The International Herald Tribune gets the Palestine papers story. Thus this great cartoon by Patrick Chappatte. chappatteBut the New York Times doesn’t want its readers to know what’s going on. It runs a huge op-ed piece today, denouncing the Palestine Papers by two ostriches, Jeffrey Goldberg and Hussein Ibish. They say the time is ripe for a deal. I’d note that the piece implicitly calls for boycott of West Bank products. Oh Goldberg where have you been all this time? I don’t think he knows what to think right now, he is panicked.

There was similar panic in Ethan Bronner’s report on the Palestine papers in the NYT yesterday trying to suggest that they are evidence of a fair deal being crafted.

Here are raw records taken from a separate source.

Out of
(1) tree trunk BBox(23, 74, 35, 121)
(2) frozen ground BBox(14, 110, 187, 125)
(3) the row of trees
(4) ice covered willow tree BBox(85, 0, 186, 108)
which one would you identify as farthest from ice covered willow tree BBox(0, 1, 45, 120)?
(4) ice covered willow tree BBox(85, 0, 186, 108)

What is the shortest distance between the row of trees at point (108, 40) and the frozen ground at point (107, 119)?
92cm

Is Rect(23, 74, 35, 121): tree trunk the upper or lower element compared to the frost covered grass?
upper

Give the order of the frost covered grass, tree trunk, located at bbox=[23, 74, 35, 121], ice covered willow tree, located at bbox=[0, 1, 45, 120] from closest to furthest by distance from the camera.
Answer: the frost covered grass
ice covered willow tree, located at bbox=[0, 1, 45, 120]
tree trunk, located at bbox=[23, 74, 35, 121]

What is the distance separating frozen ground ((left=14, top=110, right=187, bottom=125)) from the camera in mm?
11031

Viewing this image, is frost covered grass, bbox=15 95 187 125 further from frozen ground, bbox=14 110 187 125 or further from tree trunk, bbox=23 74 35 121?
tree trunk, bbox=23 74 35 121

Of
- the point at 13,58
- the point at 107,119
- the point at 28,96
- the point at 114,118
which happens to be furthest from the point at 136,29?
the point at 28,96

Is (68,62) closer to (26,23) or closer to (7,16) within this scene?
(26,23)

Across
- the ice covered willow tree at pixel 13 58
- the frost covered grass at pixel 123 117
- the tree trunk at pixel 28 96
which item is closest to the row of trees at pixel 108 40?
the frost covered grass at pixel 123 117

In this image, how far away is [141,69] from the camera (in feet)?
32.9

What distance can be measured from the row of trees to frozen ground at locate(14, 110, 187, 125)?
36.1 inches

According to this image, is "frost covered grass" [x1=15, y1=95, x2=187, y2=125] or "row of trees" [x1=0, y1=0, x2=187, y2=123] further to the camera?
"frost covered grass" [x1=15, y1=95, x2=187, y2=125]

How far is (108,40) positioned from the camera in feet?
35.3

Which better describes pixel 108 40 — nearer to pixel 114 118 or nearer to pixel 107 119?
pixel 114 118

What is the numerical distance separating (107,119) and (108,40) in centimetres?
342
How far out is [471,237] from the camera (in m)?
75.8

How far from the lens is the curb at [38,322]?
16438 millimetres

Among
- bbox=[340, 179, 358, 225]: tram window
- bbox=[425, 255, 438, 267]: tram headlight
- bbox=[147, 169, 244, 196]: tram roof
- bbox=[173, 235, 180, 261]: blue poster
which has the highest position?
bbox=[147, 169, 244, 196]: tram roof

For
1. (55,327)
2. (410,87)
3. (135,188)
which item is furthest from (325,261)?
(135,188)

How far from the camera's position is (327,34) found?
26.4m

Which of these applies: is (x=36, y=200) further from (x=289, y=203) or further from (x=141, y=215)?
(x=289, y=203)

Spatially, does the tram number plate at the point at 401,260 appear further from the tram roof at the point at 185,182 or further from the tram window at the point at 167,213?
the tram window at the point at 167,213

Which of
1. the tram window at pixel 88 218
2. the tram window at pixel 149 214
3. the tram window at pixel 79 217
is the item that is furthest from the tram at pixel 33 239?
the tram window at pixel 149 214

Bernard Avishai, an Israeli writer who has interviewed Mr. Olmert and Mr. Abbas on the deal that they nearly reached, said the only thing that surprised him in the leaks was what was left out: “They focus on Palestinian concessions without presenting the other side of the negotiations. The Palestinians were going to get a great deal for their concessions.”

At his own site, Avishai has attacked the Guardian coverage of the papers as outrageous and irresponsible, indulging the “rejectionists” of a peace deal. He makes an interesting promise:

Palestinian territorial and other concessions, I will show, were the other side of significant, creative Israeli proposals and concessions.

Sounds like the magician who just sawed the lady in half. Even J Street has not gone this far, but has glimpsed in the papers the possible demise of the two-state solution. Jeremy Ben-Ami uses some imagination:

We of course don’t know yet if history will judge this week’s release of critical Palestinian papers to be the straw that broke the camel’s back of the chances for a two-state solution. Perhaps history will judge that moment to have been when Israel decided to continue settlement expansion last fall, or maybe it will be if and when the Palestinians simply give up on two states and focus on gaining equal rights in one bi-national state.

This is helpful. Bronner, Goldberg and Avishai’s panic is understandable: an intellectual regime is ending, the claim that partition can produce a viable state for Palestinians that would end decades of grievances. The papers shows that this idea is preposterous. I know what Avishai and Bronner are afraid of, violence, another few decades of bloodshed as Israel becomes Algeria. The Guardian likes this conflict! Avishai cries. As if the Ramallah bubble he celebrates is any answer for the Warsaw ghetto that the Israelis have made of Gaza, or the fact that Palestinians have no rights in the West Bank… Bronner and Avishai’s fear is more understandable than their journalism.